> _INSTRUCTIONS FOR THE TASK_: Retype the records word for word, starting at the line that contains "What is the value for Colombia?" and ending at the line that contains "In the Q28 chart, which", with both of those lines included. Leave the pictures out of your answer.

> _EXERCISE MATERIAL_:
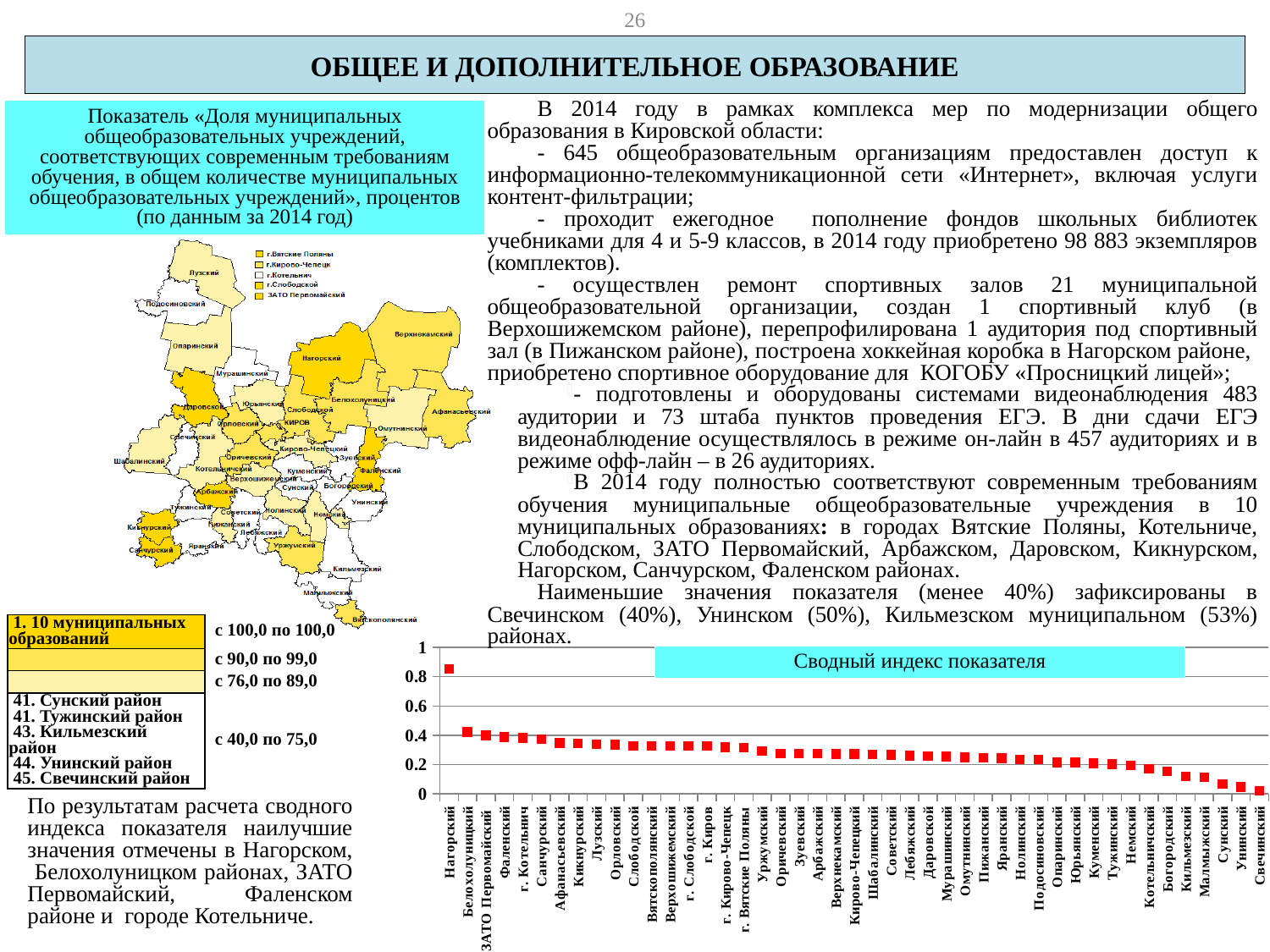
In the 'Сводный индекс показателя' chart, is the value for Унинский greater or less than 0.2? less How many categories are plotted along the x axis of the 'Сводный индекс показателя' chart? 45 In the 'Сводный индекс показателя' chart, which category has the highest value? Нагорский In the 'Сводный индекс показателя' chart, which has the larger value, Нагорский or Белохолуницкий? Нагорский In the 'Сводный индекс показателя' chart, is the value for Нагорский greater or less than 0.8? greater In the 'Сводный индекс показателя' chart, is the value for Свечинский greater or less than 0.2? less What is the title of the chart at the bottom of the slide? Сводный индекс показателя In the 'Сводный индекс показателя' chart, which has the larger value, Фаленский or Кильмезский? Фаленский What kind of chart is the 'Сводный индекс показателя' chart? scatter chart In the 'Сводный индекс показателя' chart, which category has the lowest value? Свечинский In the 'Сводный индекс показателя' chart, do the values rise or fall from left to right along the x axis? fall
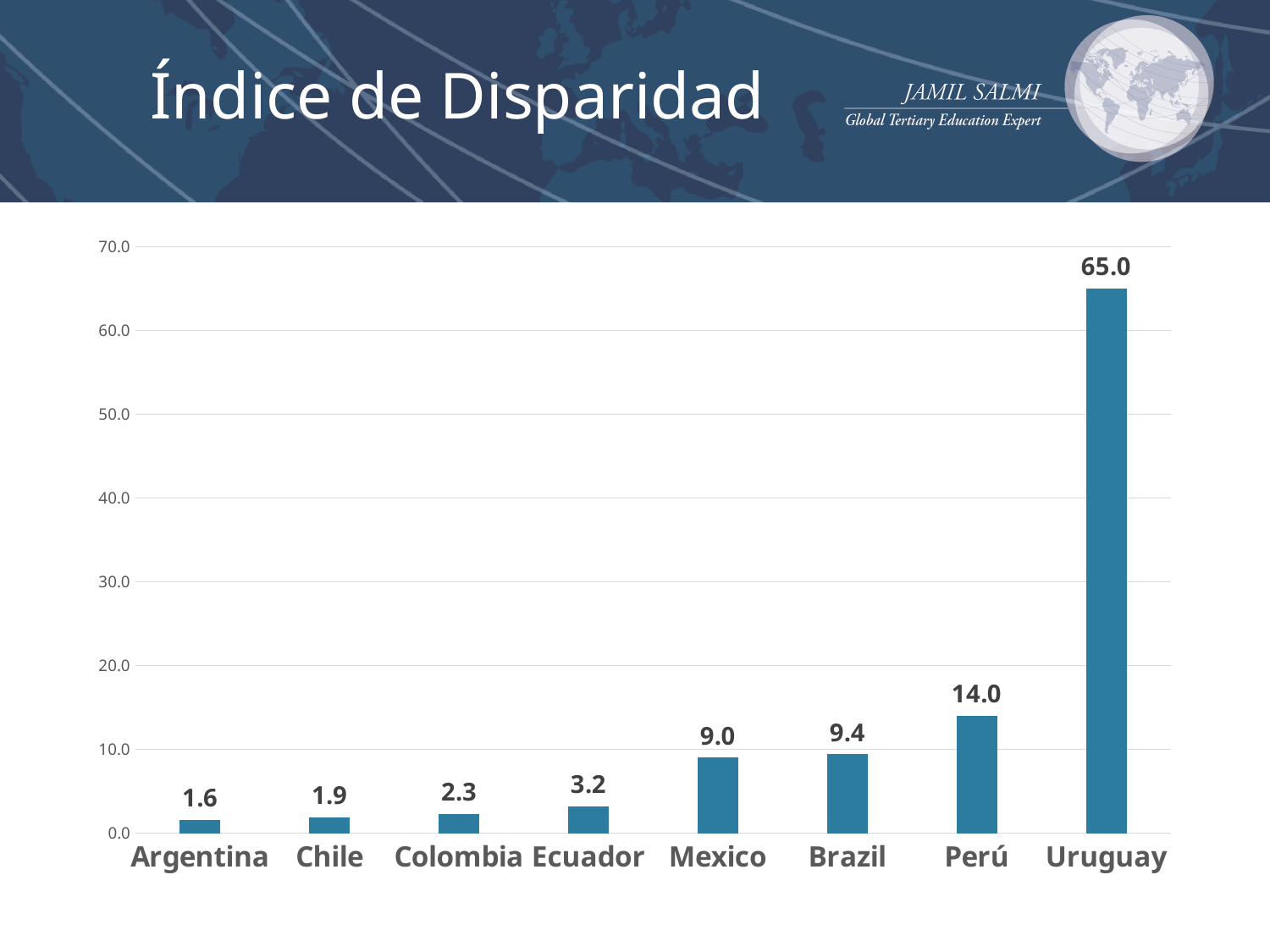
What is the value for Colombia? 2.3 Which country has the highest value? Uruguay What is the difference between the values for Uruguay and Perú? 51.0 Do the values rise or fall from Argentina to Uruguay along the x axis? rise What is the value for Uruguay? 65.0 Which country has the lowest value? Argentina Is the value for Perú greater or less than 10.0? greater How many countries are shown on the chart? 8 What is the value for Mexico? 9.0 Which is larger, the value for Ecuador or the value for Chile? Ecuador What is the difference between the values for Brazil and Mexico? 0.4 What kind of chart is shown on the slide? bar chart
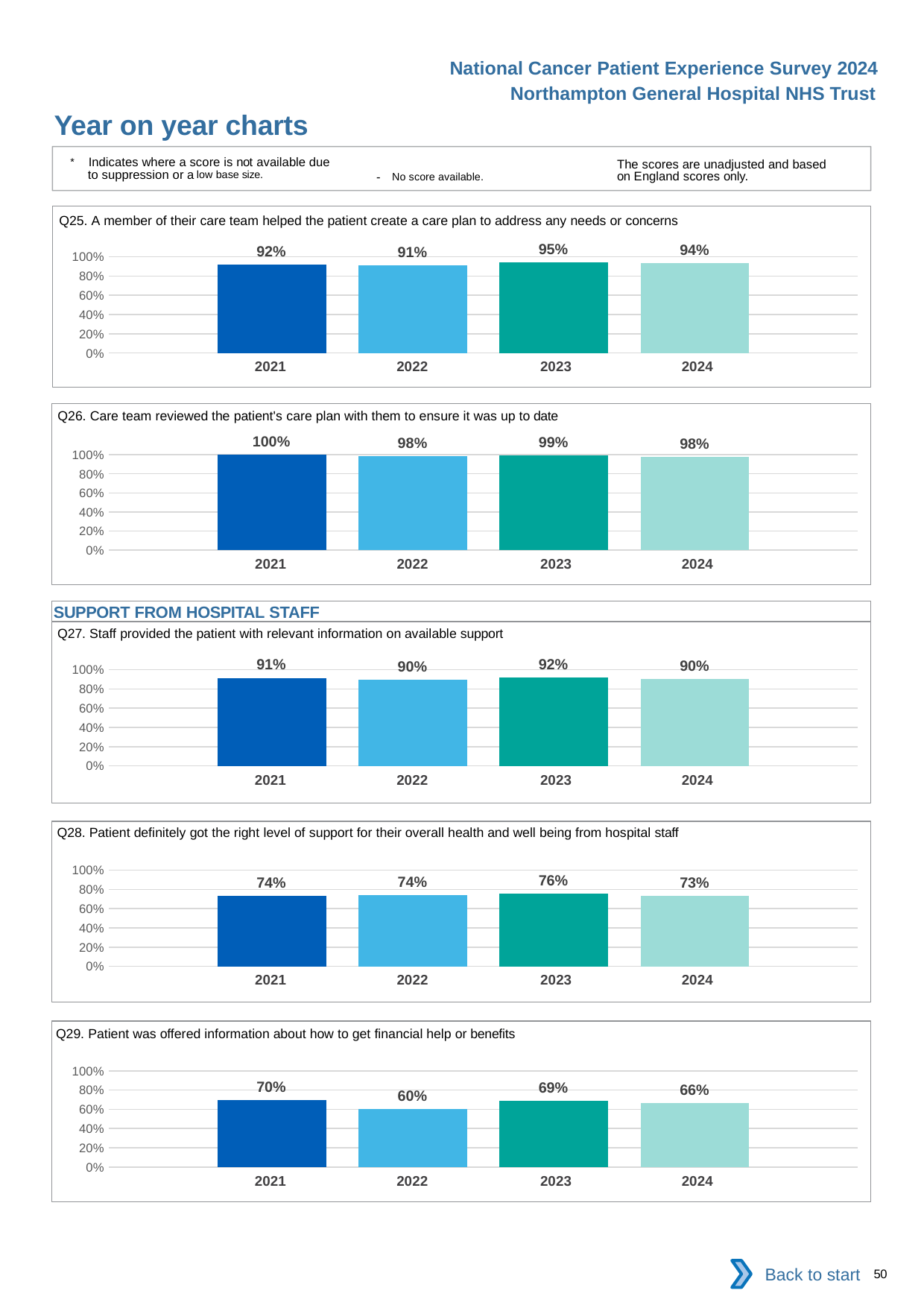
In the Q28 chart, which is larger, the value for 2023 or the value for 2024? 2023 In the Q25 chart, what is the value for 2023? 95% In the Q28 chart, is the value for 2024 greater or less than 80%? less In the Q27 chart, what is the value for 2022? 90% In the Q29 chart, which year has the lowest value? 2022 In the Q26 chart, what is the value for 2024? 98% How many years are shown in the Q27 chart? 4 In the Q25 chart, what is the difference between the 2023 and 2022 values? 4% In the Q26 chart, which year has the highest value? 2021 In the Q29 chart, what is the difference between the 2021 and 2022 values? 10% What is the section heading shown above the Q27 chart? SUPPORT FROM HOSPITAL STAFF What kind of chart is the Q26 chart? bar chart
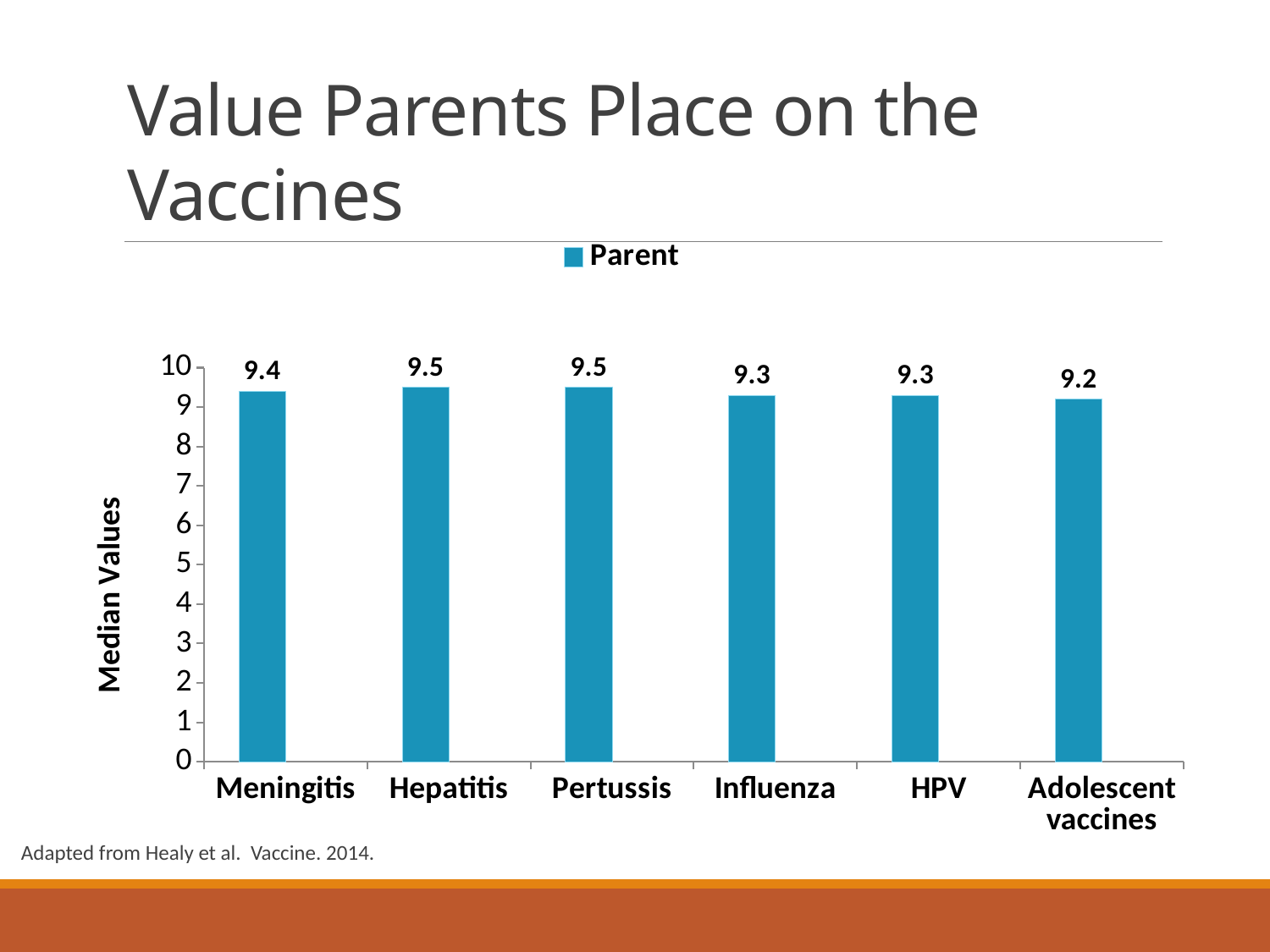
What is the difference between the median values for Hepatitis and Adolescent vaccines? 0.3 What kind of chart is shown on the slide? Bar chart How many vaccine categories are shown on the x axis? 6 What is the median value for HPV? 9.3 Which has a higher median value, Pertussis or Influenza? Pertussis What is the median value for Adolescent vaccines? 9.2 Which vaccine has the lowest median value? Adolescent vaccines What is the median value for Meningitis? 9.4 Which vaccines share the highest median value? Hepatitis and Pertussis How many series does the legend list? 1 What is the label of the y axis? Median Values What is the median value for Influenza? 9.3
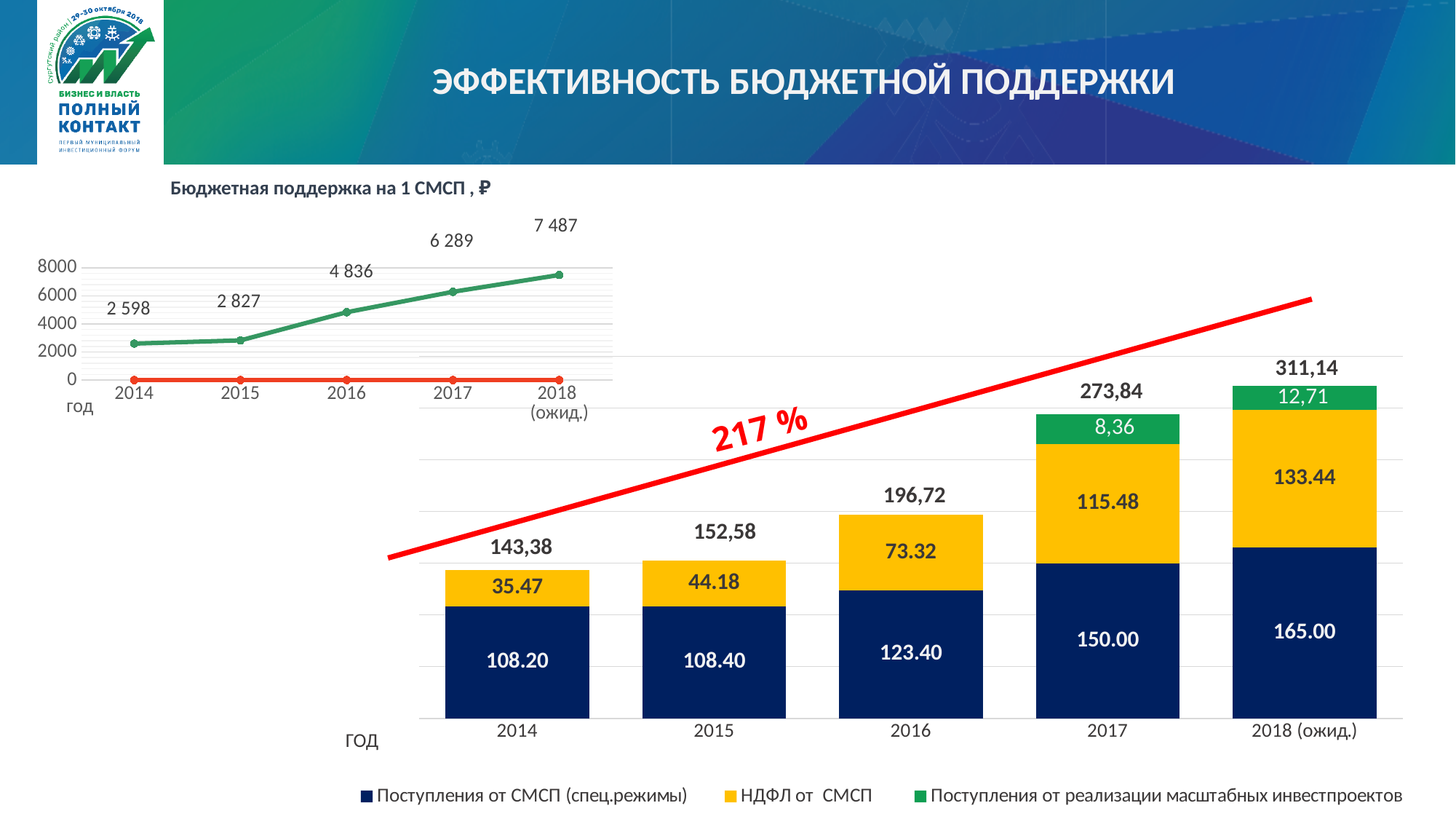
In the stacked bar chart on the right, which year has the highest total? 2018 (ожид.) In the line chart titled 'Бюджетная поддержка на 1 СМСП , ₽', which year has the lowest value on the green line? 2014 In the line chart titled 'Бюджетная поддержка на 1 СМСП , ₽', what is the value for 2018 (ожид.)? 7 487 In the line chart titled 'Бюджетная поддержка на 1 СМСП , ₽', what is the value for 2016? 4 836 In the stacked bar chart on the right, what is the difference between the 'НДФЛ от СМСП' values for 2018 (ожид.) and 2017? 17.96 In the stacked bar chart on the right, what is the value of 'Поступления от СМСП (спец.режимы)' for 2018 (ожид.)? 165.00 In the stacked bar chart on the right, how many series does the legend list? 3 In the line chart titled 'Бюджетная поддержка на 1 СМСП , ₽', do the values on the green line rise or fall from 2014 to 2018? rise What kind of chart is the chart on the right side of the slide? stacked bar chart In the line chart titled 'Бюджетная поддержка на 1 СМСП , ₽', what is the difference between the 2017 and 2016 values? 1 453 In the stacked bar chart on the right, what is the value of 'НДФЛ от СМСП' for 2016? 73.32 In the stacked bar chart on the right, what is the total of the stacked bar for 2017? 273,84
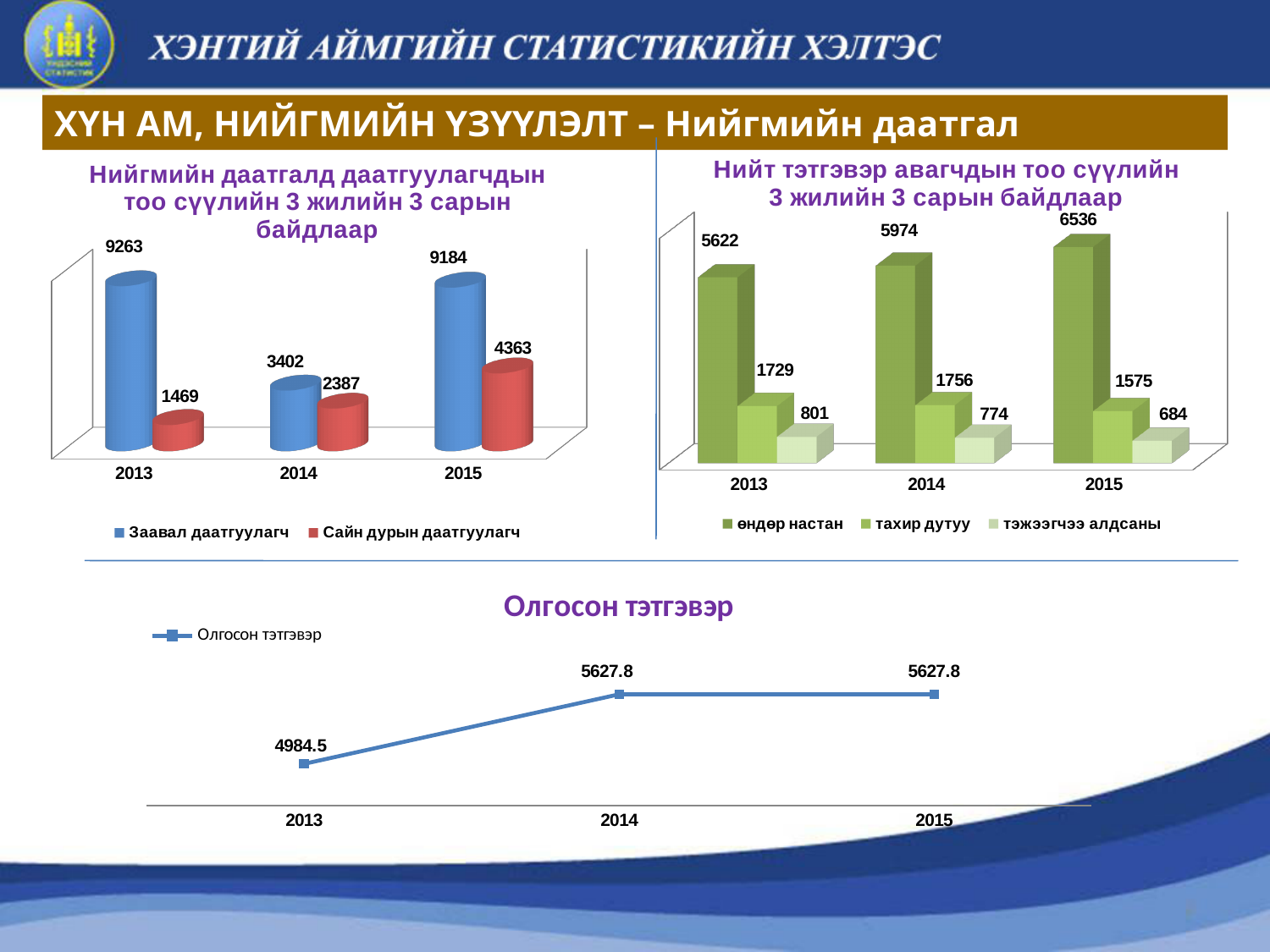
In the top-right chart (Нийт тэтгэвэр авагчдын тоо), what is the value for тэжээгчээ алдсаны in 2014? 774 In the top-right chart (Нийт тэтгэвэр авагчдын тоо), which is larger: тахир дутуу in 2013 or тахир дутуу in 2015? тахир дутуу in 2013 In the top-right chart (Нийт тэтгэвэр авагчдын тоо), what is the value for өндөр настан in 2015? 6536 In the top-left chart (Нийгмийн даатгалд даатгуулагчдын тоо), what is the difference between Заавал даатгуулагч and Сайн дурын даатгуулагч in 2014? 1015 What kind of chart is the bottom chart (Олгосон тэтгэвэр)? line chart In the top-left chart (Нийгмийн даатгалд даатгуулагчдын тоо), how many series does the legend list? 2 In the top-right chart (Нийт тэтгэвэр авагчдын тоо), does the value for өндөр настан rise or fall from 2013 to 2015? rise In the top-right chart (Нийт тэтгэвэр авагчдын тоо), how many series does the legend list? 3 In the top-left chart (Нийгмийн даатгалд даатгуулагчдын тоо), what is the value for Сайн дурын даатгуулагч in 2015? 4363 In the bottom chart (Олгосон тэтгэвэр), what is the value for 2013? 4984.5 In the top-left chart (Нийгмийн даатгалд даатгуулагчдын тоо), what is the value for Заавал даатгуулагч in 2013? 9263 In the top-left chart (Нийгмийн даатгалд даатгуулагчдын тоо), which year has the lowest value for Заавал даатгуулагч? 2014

> _OUTPUT FOR THIS EXERCISE_:
What is the value for Colombia? 2.3 Which country has the highest value? Uruguay What is the difference between the values for Uruguay and Perú? 51.0 Do the values rise or fall from Argentina to Uruguay along the x axis? rise What is the value for Uruguay? 65.0 Which country has the lowest value? Argentina Is the value for Perú greater or less than 10.0? greater How many countries are shown on the chart? 8 What is the value for Mexico? 9.0 Which is larger, the value for Ecuador or the value for Chile? Ecuador What is the difference between the values for Brazil and Mexico? 0.4 What kind of chart is shown on the slide? bar chart
In the Q28 chart, which is larger, the value for 2023 or the value for 2024? 2023 In the Q25 chart, what is the value for 2023? 95% In the Q28 chart, is the value for 2024 greater or less than 80%? less In the Q27 chart, what is the value for 2022? 90% In the Q29 chart, which year has the lowest value? 2022 In the Q26 chart, what is the value for 2024? 98% How many years are shown in the Q27 chart? 4 In the Q25 chart, what is the difference between the 2023 and 2022 values? 4% In the Q26 chart, which year has the highest value? 2021 In the Q29 chart, what is the difference between the 2021 and 2022 values? 10% What is the section heading shown above the Q27 chart? SUPPORT FROM HOSPITAL STAFF What kind of chart is the Q26 chart? bar chart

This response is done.